WORK INSTRUCTIONS: Check each line of the records below and collect those that include the word "well".

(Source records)
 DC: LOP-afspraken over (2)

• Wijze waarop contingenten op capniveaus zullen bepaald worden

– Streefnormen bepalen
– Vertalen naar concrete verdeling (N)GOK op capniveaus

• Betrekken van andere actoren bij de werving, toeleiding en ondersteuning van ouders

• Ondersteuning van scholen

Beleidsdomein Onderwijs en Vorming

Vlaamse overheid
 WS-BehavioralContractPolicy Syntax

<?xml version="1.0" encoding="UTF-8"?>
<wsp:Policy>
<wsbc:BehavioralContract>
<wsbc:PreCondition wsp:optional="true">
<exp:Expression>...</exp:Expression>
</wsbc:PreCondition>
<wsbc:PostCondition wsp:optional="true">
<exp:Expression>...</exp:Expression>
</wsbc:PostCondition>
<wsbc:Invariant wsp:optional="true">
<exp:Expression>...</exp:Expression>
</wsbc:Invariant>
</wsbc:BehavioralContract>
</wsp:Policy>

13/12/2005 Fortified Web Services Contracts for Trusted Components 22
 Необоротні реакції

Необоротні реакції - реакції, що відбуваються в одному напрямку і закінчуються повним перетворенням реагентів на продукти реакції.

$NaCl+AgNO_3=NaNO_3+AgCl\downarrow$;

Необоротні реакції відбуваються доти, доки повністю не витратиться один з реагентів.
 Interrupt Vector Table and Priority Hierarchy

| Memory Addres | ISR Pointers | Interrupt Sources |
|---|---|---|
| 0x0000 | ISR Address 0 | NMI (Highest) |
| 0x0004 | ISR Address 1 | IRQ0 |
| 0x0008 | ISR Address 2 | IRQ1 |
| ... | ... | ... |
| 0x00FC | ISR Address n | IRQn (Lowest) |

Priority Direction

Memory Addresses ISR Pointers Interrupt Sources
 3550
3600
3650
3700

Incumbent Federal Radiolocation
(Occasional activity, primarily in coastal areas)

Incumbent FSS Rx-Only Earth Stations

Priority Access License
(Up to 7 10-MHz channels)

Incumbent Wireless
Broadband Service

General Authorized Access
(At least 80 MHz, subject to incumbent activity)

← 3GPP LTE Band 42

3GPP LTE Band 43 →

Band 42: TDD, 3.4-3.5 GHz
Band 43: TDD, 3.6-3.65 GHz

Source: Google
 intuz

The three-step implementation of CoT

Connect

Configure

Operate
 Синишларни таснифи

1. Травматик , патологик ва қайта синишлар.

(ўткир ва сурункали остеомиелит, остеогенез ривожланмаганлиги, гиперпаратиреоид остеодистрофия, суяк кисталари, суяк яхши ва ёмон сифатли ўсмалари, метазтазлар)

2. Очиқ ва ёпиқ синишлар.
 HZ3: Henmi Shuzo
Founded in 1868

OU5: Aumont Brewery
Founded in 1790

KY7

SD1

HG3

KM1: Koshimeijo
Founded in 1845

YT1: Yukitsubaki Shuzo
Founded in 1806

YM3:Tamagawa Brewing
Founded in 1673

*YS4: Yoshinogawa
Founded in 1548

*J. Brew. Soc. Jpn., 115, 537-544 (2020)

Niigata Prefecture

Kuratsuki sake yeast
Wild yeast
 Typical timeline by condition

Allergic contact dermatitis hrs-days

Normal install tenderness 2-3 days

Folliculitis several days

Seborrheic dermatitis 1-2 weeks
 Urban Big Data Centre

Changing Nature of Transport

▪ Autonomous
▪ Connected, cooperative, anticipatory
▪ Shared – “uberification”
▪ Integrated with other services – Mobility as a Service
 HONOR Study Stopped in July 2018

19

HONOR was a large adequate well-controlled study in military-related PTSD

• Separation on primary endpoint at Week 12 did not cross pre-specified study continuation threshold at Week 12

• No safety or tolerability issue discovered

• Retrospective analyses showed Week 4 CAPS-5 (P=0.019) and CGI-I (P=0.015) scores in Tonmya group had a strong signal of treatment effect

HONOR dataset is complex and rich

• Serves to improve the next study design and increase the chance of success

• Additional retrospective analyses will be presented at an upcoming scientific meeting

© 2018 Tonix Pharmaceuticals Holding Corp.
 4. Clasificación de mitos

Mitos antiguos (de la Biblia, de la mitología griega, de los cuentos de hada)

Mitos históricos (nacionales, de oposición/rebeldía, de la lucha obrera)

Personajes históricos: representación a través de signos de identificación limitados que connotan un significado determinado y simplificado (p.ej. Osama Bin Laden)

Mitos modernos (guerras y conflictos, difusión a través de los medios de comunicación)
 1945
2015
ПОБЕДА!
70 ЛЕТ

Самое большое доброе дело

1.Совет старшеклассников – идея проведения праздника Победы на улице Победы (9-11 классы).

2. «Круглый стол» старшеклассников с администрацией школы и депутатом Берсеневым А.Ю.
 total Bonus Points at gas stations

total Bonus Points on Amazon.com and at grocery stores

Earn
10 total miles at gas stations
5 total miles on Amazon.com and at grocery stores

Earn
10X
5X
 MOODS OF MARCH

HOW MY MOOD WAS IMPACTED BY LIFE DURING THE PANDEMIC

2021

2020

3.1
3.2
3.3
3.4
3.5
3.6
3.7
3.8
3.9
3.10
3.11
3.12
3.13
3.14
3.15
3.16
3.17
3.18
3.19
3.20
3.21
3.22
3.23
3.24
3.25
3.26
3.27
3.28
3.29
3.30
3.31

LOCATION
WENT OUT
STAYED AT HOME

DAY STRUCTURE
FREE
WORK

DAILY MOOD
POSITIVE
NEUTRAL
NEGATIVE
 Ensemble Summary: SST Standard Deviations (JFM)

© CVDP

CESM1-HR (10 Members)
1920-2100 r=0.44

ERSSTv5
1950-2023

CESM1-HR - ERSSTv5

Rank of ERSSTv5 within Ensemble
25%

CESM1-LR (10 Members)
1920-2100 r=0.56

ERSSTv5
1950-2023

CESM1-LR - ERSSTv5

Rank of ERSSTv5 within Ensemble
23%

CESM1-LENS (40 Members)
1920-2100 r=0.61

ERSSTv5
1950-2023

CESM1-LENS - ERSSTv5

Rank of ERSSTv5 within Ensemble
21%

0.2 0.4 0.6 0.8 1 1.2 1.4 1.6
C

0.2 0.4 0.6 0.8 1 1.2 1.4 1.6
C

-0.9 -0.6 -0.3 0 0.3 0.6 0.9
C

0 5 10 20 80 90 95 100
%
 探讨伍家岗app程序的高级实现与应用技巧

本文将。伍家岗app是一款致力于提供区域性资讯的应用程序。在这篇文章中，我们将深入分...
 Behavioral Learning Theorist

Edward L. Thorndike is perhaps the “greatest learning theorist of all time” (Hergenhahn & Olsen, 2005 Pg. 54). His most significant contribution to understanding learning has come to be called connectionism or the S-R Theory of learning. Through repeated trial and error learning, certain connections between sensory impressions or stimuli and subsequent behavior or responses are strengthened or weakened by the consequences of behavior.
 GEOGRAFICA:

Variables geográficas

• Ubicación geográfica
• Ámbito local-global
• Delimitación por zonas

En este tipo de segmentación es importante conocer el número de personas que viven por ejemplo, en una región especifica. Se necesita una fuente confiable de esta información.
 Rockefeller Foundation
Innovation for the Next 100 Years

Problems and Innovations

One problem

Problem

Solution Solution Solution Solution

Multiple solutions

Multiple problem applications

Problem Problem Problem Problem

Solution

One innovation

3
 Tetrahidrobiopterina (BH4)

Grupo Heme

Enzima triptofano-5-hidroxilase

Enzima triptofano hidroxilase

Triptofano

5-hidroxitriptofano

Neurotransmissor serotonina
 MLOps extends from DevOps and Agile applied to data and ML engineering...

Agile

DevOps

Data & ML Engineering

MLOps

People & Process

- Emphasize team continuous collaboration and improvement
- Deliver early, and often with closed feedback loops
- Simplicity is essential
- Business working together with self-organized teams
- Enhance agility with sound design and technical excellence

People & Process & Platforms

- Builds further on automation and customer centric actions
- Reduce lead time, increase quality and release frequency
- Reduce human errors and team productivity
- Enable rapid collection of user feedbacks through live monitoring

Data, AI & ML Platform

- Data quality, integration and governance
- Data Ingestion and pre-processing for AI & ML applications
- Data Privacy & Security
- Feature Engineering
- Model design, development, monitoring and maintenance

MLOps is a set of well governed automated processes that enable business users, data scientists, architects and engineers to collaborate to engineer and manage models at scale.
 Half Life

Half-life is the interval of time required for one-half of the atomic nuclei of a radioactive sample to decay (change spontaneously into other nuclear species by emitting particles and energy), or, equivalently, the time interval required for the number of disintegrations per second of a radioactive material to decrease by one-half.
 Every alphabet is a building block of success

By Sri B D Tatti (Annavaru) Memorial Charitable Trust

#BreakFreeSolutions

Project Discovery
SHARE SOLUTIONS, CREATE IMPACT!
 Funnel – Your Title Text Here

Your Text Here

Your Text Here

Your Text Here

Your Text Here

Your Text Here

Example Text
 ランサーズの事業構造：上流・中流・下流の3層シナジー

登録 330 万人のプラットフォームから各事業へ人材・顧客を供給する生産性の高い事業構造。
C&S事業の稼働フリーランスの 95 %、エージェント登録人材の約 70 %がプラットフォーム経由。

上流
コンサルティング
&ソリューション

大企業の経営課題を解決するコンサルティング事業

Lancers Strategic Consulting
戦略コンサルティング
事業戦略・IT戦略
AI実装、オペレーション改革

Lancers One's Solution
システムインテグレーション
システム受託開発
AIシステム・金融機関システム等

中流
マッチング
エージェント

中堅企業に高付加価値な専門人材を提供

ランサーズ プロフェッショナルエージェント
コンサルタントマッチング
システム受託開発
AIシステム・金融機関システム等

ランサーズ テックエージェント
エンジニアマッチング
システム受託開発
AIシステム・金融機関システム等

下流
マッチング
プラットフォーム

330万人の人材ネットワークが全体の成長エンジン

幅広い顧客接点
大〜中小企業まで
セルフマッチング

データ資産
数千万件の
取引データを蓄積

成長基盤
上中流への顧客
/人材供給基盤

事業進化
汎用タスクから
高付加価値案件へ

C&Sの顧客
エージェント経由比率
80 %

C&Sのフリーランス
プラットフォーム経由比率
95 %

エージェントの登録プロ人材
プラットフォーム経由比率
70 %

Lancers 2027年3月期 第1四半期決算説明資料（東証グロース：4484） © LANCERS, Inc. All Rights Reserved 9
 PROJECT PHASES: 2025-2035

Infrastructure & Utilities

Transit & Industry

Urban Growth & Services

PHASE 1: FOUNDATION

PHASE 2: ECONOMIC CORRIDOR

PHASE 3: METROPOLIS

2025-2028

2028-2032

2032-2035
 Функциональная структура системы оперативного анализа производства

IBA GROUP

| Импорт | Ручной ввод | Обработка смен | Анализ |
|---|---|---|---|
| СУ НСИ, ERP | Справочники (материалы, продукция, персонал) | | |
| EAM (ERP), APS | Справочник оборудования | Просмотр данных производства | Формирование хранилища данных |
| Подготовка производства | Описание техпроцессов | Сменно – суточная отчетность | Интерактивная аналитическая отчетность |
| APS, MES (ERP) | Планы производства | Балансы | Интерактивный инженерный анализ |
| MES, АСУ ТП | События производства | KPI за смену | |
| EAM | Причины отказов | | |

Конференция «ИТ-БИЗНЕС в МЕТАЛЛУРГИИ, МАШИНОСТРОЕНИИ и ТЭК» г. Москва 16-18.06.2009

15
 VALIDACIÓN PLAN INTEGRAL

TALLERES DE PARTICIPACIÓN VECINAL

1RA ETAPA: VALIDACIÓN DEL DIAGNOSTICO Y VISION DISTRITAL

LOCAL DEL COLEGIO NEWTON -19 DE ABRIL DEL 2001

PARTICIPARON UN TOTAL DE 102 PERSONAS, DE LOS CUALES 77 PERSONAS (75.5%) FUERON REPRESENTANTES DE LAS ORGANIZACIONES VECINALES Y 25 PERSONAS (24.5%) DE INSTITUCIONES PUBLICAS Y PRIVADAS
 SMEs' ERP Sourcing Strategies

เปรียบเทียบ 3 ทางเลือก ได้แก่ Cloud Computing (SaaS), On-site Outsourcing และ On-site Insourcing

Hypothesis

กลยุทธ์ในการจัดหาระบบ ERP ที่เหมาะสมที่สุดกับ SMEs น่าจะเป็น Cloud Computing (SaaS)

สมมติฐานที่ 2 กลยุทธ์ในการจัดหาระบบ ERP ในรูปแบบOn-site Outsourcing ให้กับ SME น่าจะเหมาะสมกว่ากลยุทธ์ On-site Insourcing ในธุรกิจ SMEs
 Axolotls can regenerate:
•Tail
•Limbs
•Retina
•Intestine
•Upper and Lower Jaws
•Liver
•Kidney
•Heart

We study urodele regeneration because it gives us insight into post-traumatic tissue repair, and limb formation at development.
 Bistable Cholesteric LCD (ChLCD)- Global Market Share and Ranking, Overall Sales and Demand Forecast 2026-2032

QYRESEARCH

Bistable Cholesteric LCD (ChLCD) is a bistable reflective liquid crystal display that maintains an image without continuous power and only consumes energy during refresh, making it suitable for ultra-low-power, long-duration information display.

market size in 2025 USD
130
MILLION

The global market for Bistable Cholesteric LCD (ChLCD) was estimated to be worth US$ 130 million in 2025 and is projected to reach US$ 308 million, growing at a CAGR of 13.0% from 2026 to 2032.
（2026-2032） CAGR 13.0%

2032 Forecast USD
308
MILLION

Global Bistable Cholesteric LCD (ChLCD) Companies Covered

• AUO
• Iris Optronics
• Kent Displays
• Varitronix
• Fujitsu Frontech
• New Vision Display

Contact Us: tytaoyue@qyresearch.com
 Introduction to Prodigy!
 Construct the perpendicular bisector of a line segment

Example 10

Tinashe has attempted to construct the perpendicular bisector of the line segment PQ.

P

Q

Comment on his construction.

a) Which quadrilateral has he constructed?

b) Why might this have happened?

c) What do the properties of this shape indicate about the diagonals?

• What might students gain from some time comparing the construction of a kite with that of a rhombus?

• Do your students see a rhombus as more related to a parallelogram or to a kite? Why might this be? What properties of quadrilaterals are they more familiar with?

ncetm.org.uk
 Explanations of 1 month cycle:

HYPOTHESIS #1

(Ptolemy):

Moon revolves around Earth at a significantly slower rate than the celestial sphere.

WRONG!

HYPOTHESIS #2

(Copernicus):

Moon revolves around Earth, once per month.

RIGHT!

EXPECTED ANSWER:
HONOR was a large adequate well-controlled study in military-related PTSD
MLOps is a set of well governed automated processes that enable business users, data scientists, architects and engineers to collaborate to engineer and manage models at scale.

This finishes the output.